Basic science and animal studies suggest other potential advantages for magnesium-based implants. The byproducts of screw reabsorption may have immunomodulatory and proangiogenic properties, which promote bone healing and decrease infection.8,46 In vivo animal studies have histologically demonstrated that the newly formed bone is similar to native bone, supporting the claim of osteoconductive properties.14,29 Finally, animal models have also suggested that magnesium-alloy based implants may actually improve graft incorporation in a soft tissue ACL reconstruction model.45

Magnesium-based alloy implants have several current clinical applications. A recent retrospective review of medial malleolus ankle fracture fixation using magnesium-based screws compared to titanium screws demonstrated equal rates of bony union and a decreased rate of hardware removal for the magnesium group.30 Another study of 10 patients undergoing a tibial tubercle osteotomy with fixation using 4.8 mm magnesium-based screws demonstrated excellent imaging characteristics on CT and gradual reabsorption of the screws in humans without compromising the osteotomy site.43 Baldini et al demonstrated the safe and effective use of magnesium screws for fixation of medial epicondyle fractures across an active physis while avoiding the need for hardware removal.6,7 A prospective, randomized study of magnesium versus titanium in fixation of chevron osteotomy for surgical treatment of hallux valgus showed no difference between the 2 groups, though cohorts were small and follow-up was short.48 Finally, an ongoing prospective, randomized trial is comparing magnesium-based screws to titanium screws for treatment of scaphoid fractures.25 Magnesium-based alloy implants are not currently FDA approved, and their use is limited in the US, though several companies are focused on working through these regulatory hurdles.

Limitations

This study utilizes a cadaveric model with high ages of the cadavers at the time of death (ranging from 74 to 96 years), which differs significantly from the typically younger population treated for anterior shoulder instability. This discrepancy in bone quality may impact the study's results. Additionally, the forces applied to the transferred coracoid during rehabilitation remain unknown, making it unclear whether the stronger fixation offered by bicortical metal screws is truly necessary.
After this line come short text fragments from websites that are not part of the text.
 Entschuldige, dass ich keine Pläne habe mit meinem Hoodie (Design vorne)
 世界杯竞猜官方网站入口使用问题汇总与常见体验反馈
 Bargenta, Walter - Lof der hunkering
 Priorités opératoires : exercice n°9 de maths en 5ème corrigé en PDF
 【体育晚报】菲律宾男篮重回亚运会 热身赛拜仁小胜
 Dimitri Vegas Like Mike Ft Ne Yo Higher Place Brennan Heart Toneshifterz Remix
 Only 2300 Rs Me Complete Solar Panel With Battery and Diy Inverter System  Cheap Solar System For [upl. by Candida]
Another limitation of this study is that the screw diameters were not identical between the magnesium and titanium screws. Since screw strength is related to radius, even small differences in diameter may have influenced the biomechanical results.
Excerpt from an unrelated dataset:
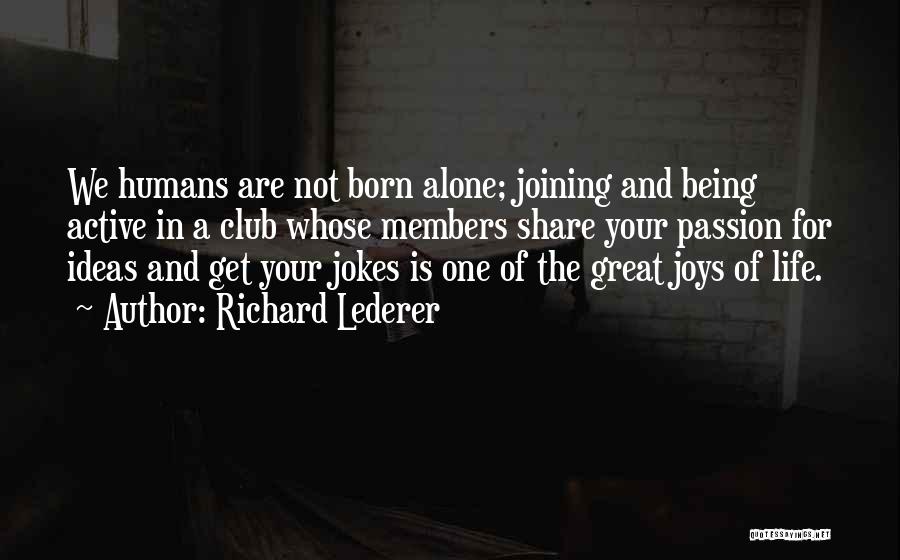 Richard Lederer Quotes: We Humans Are Not Born Alone; Joining And Being Active In A Club Whose Members Share Your Passion For Ideas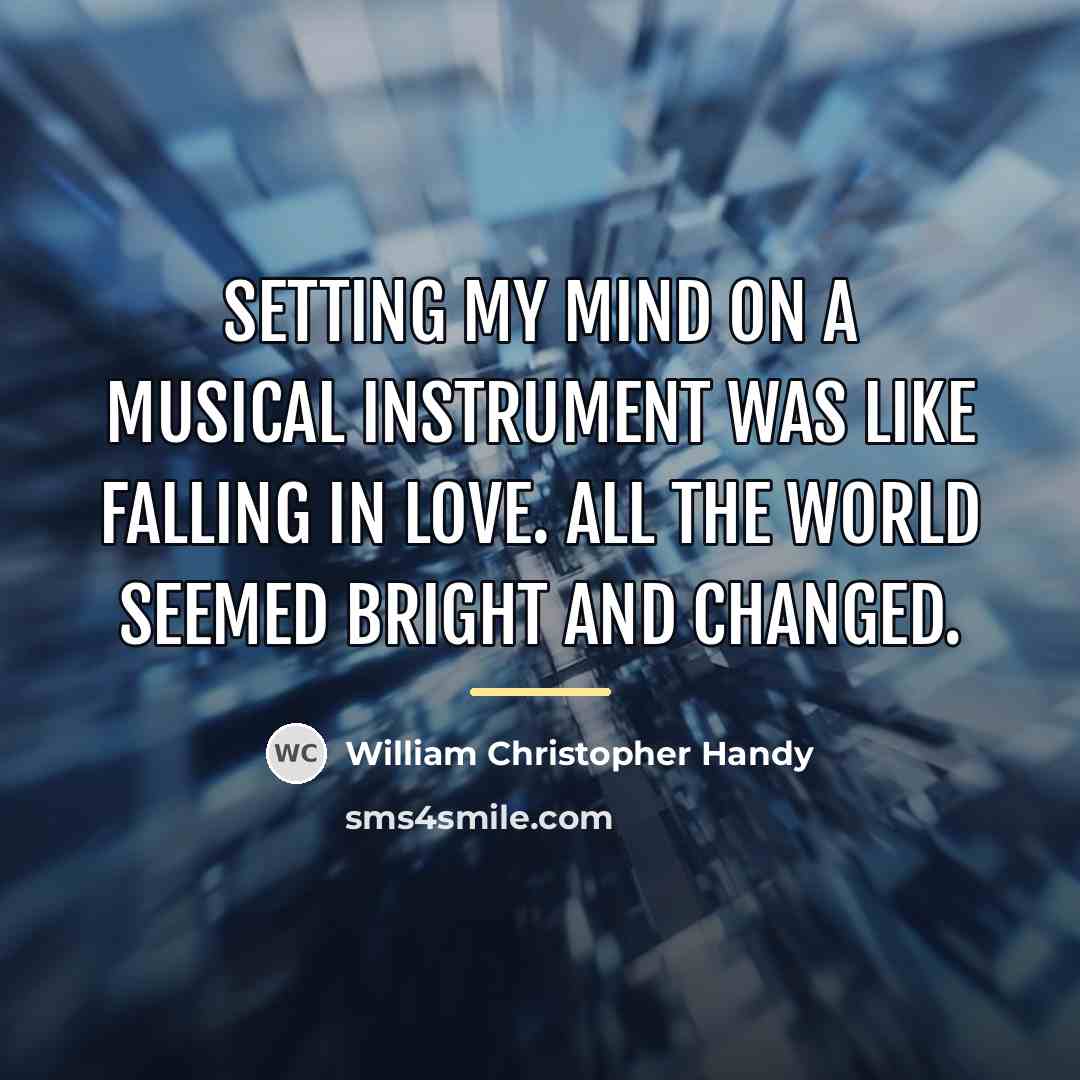 “Setting my mind on a musical instrument was like falling…” quote by William Christopher Handy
A complete release of the subscapularis and conjoint tendons was performed to facilitate the procedure and enhance reproducibility; however, this adjustment should not influence the evaluation of the coracoid fixation strength.

Conclusion

The findings of this cadaveric study demonstrated no statistically significant differences in biomechanical parameters, including cyclic displacement, construct stiffness, and ultimate load to failure, between magnesium-based and titanium screw fixation in glenoid bone block constructs. Magnesium screws may offer a bioabsorbable alternative to titanium screws, potentially reducing hardware-related complications.

Disclaimers:

Funding: This work was supported by a contribution from the Swiss Orthopaedics Research Fund.
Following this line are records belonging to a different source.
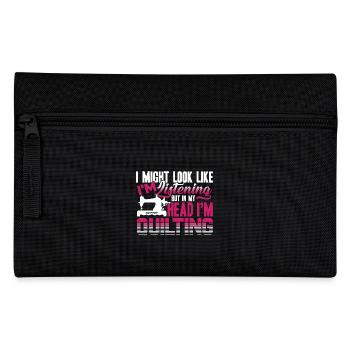 Quilter In My Head I am Quilting - Pencil Case - black - Front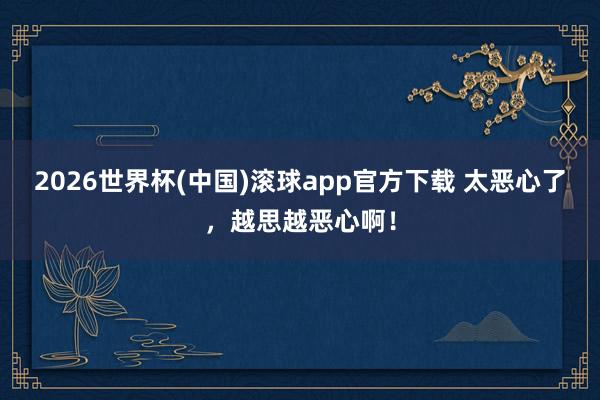 2026世界杯(中国)滚球app官方下载 太恶心了，越思越恶心啊！
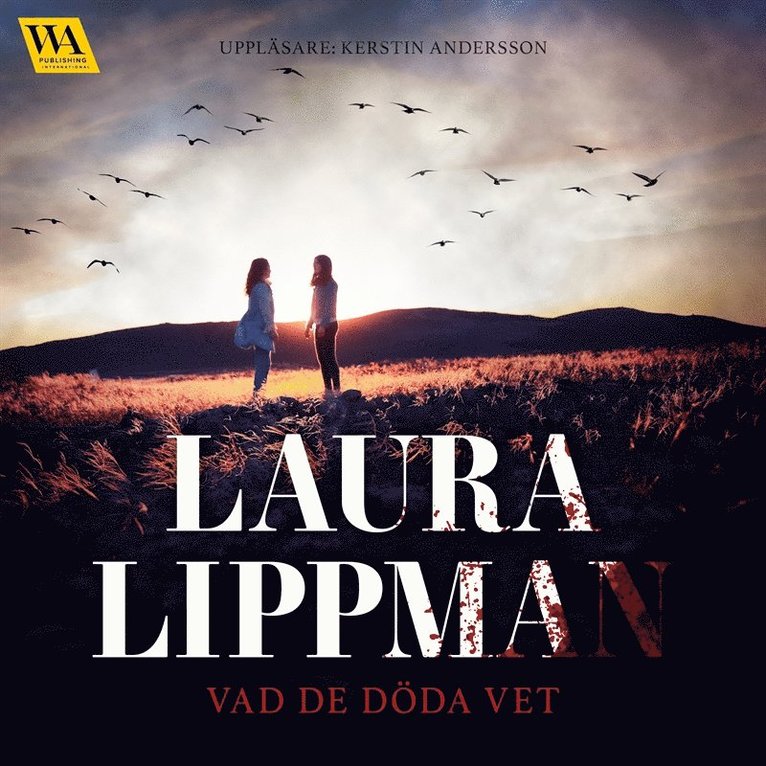 Laura Lippman - Vad de döda vet, Ljudbok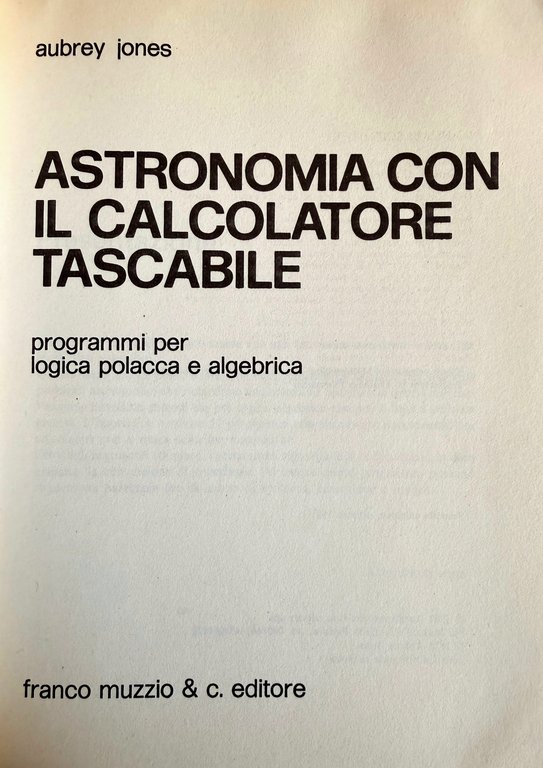 ASTRONOMIA CON IL CALCOLATORE TASCABILE. PROGRAMMI PER LOGICA POLACCA E … | Immagine Gallery 7
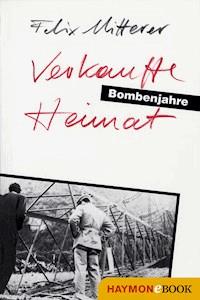 Verkaufte Heimat - Felix Mitterer - E-Book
Conflicts of interest: The authors, their immediate families, and any research foundation with which they are affiliated have not received any financial payments or other benefits from any commercial entity related to the subject of this article.

Footnotes

Institutional review board approval was not applicable as this project does not involve living human subjects.

Ethical approval: Ethical approval was obtained from the responsible regional ethical review board (BASEC ID 2018-01494).